The Thinking Process Visible in the Message
Message 1747 reveals a disciplined debugging methodology. The assistant's thinking process can be reconstructed as follows:
Step 1: Verify the environment. Before asking deeper questions, confirm that the basic prerequisites are met. The proof parameters are present, so the test environment is not the source of the failures.
Step 2: Formulate the critical question. The investigation has reached a branching point. The Go JSON hypothesis has been eliminated. The remaining question is whether the flakiness is a known artifact of small circuits or a new discovery. The answer determines whether the investigation should focus on 2KiB-specific behavior or escalate to a more fundamental proving system issue.
Step 3: Take immediate action. Rather than speculating, the assistant runs a grep to check whether the FFI has relevant tests. This is a low-cost, high-information-density action that immediately narrows the possibilities.
Step 4: Process the result. "No files found" is a non-trivial result. It means the FFI does not test repeated C2 calls, which explains why the flakiness wasn't caught earlier. But it also means the assistant cannot immediately classify the flakiness as "known" or "unknown" based on existing test coverage.
The Broader Significance
Message 1747 is brief—barely 50 words of prose plus a grep command—but it represents a critical juncture in a complex investigation. The assistant has just spent several messages designing and running tests that definitively ruled out the most likely suspect. Now, instead of chasing another hypothesis immediately, the assistant pauses to ask a meta-question: what kind of problem is this?

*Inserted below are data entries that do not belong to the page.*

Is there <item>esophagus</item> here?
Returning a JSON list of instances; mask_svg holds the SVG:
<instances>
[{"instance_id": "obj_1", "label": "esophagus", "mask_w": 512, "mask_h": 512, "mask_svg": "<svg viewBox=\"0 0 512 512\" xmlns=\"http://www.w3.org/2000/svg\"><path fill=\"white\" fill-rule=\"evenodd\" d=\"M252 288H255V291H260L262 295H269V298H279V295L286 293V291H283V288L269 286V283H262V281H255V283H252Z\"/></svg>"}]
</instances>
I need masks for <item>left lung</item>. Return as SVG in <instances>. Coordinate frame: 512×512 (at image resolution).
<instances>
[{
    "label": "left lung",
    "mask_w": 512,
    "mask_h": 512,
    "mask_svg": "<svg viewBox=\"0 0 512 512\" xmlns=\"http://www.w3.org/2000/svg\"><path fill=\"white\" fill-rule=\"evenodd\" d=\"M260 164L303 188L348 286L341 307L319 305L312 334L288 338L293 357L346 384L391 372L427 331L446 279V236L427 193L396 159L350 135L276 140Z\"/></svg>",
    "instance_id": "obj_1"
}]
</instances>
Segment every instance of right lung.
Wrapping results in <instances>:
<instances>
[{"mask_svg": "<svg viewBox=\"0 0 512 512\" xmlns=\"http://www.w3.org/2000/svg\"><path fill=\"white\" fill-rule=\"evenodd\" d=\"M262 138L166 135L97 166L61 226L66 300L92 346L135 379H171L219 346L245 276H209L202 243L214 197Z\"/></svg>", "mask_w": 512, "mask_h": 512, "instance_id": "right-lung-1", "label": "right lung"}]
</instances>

This is the difference between fixing a bug and understanding a system. The grep for SealCommitPhase2 is not just about finding tests; it's about understanding the landscape. If the flakiness is a known bellperson issue, the fix might involve upgrading dependencies or applying a known workaround. If it's new, the fix might involve deeper changes to the proving pipeline or even a bug report upstream.
The "No files found" result sets the stage for the next phase of the investigation. The assistant will go on to discover that the same self-check bug exists in multiple pipeline paths in the CuZK engine (Phase 6, Phase 7, batched multi-sector, and single-sector), and will deploy a fix that makes the self-check mandatory across all paths. But that fix addresses the symptom—invalid proofs being returned to the caller—not the root cause of the proving system's non-determinism. The deeper question of why bellperson sometimes produces invalid proofs remains open, and message 1747 is the moment when that question is first clearly articulated.
In the broader narrative of the investigation, this message represents the transition from "what is corrupting the data?" to "why is the proving system unstable?"—a shift in perspective that ultimately leads to a more robust fix and a deeper understanding of the system's behavior.